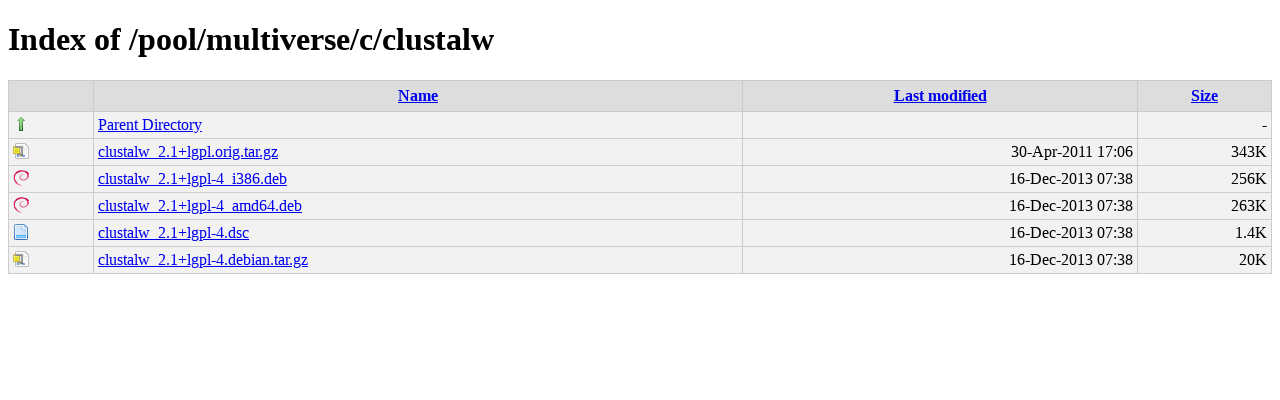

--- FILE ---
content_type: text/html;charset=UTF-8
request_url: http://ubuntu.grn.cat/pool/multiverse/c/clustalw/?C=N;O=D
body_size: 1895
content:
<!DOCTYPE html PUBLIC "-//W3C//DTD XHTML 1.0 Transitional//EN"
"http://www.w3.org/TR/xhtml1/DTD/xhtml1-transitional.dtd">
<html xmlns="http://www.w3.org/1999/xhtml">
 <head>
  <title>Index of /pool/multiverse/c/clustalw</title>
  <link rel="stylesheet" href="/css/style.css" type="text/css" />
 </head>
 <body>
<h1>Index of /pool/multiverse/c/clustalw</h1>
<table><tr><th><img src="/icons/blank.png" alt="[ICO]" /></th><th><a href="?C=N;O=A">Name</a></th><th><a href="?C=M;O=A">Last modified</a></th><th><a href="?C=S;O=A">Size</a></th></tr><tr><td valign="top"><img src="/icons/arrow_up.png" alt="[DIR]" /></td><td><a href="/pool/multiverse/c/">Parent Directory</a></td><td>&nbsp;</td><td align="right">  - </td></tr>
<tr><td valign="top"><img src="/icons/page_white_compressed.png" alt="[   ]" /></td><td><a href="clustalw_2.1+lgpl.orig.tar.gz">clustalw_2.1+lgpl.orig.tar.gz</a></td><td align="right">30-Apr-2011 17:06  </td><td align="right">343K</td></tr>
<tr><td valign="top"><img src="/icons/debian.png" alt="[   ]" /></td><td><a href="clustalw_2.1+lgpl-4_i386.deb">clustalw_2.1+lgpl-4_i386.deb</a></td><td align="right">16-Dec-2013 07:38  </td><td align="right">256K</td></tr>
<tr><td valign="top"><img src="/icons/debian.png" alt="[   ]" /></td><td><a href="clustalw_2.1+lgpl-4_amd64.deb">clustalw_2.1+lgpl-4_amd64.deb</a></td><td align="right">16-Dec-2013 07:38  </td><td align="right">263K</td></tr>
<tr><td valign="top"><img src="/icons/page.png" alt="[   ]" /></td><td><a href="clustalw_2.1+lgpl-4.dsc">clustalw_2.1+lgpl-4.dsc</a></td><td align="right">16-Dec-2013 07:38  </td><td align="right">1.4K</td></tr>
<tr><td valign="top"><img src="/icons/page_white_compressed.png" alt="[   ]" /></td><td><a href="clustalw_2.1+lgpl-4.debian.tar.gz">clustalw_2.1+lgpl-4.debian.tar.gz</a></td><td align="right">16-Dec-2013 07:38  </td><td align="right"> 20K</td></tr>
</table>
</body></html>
--------------------------------------------------
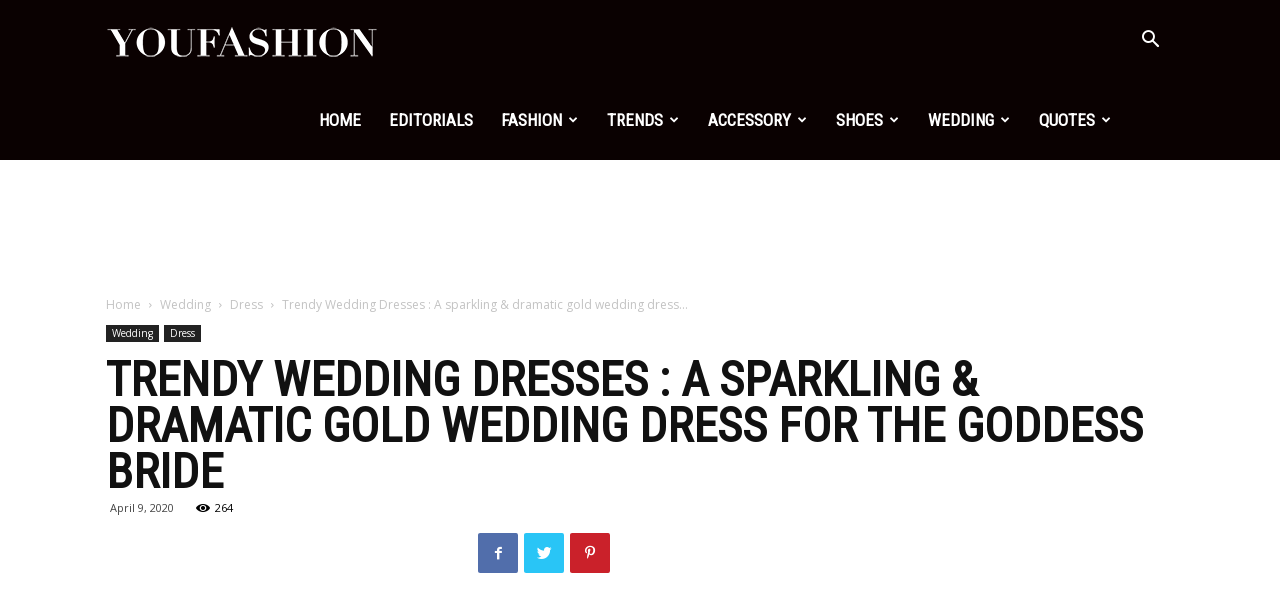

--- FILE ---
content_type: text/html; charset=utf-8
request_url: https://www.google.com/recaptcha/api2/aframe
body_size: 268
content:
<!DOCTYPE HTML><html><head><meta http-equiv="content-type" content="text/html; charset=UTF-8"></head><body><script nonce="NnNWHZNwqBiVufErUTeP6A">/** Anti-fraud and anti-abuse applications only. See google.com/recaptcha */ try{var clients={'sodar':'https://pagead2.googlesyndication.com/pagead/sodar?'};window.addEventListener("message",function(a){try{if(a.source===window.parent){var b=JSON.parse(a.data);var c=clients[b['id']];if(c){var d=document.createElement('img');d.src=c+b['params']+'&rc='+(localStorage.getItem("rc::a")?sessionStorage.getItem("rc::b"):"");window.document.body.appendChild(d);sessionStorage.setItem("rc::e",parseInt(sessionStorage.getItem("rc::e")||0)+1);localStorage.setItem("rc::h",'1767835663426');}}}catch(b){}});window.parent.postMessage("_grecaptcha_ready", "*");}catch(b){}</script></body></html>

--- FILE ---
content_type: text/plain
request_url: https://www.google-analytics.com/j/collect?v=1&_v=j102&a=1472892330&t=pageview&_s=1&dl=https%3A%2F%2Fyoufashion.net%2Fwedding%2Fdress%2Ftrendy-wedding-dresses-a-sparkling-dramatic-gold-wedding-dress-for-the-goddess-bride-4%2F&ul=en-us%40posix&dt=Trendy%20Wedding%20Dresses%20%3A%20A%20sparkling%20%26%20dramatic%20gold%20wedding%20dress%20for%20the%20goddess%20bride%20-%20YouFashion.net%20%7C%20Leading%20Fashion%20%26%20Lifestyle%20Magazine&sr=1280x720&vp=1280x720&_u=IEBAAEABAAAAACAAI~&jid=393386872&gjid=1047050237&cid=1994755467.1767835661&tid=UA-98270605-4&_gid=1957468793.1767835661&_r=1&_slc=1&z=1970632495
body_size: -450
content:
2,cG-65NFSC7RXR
--------------------------------------------------
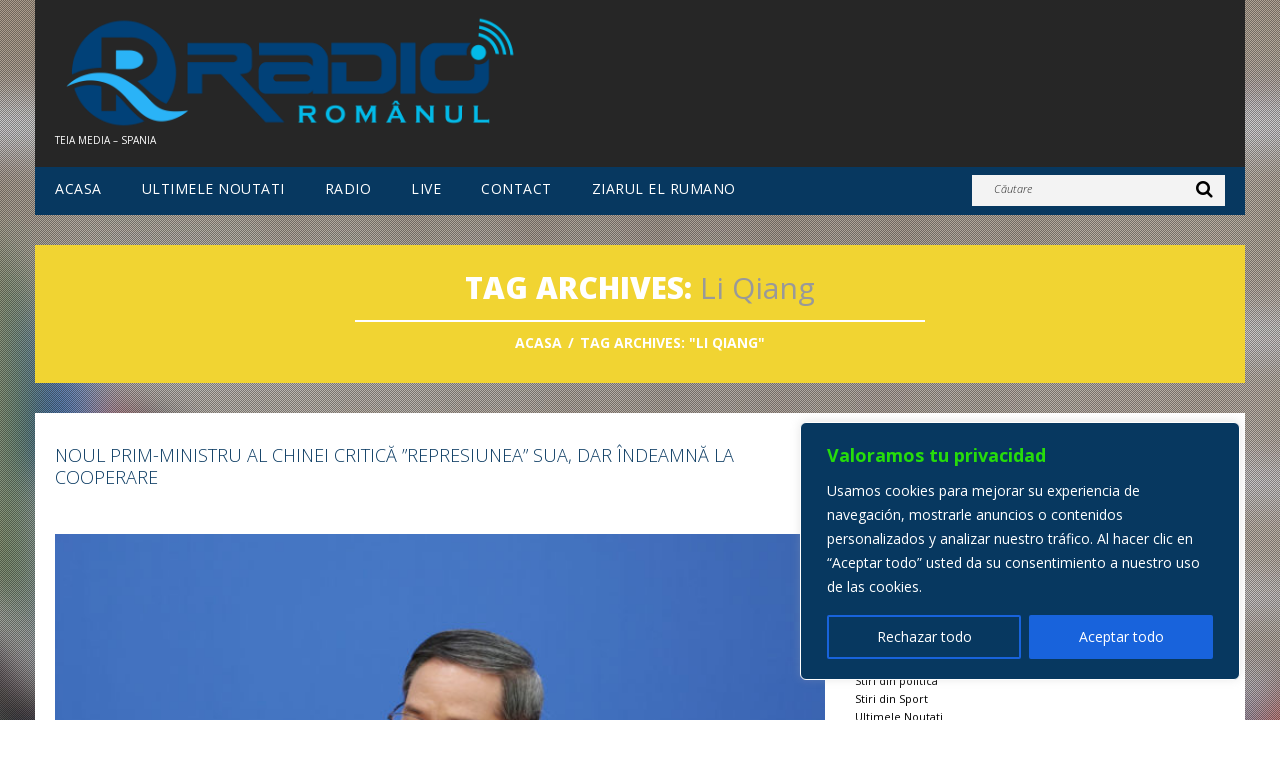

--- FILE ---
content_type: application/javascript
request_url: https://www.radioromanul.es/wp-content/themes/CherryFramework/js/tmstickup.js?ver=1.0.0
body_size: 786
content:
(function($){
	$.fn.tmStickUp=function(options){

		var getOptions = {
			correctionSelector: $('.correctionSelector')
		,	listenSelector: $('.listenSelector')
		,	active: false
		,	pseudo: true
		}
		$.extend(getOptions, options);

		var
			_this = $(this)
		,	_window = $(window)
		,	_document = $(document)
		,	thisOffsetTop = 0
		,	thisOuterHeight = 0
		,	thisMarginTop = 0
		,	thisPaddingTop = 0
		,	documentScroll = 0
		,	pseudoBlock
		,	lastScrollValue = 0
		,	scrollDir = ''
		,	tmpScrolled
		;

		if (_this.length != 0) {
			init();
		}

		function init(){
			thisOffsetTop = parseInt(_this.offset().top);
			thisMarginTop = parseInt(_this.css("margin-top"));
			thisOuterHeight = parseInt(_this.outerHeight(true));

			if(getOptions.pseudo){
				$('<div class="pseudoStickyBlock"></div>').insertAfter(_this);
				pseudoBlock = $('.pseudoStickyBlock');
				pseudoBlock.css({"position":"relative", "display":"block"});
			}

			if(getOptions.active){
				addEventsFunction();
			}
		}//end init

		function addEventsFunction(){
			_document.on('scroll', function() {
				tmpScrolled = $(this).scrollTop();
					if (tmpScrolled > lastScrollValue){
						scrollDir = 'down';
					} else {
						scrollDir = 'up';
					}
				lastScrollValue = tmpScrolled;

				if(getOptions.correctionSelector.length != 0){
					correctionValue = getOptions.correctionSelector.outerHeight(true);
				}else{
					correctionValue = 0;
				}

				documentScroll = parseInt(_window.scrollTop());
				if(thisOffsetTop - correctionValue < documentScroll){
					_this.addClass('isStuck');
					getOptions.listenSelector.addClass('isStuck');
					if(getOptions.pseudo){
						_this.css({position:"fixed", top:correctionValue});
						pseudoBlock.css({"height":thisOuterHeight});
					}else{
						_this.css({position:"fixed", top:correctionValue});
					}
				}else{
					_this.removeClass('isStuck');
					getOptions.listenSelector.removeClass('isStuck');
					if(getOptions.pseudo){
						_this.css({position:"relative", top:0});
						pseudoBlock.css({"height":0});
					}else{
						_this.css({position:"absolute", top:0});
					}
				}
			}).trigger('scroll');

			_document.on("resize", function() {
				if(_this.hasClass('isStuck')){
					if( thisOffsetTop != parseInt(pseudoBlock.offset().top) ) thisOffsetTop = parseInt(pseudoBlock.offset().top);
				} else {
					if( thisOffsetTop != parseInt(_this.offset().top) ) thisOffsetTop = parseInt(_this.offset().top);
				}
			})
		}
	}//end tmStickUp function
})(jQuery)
--------------------------------------------------
- [Exercise aim] Which lines of the data include the string "listenSelector"? Copy each of them.

- [Result of this exercise]
		,	listenSelector: $('.listenSelector')
					getOptions.listenSelector.addClass('isStuck');
					getOptions.listenSelector.removeClass('isStuck');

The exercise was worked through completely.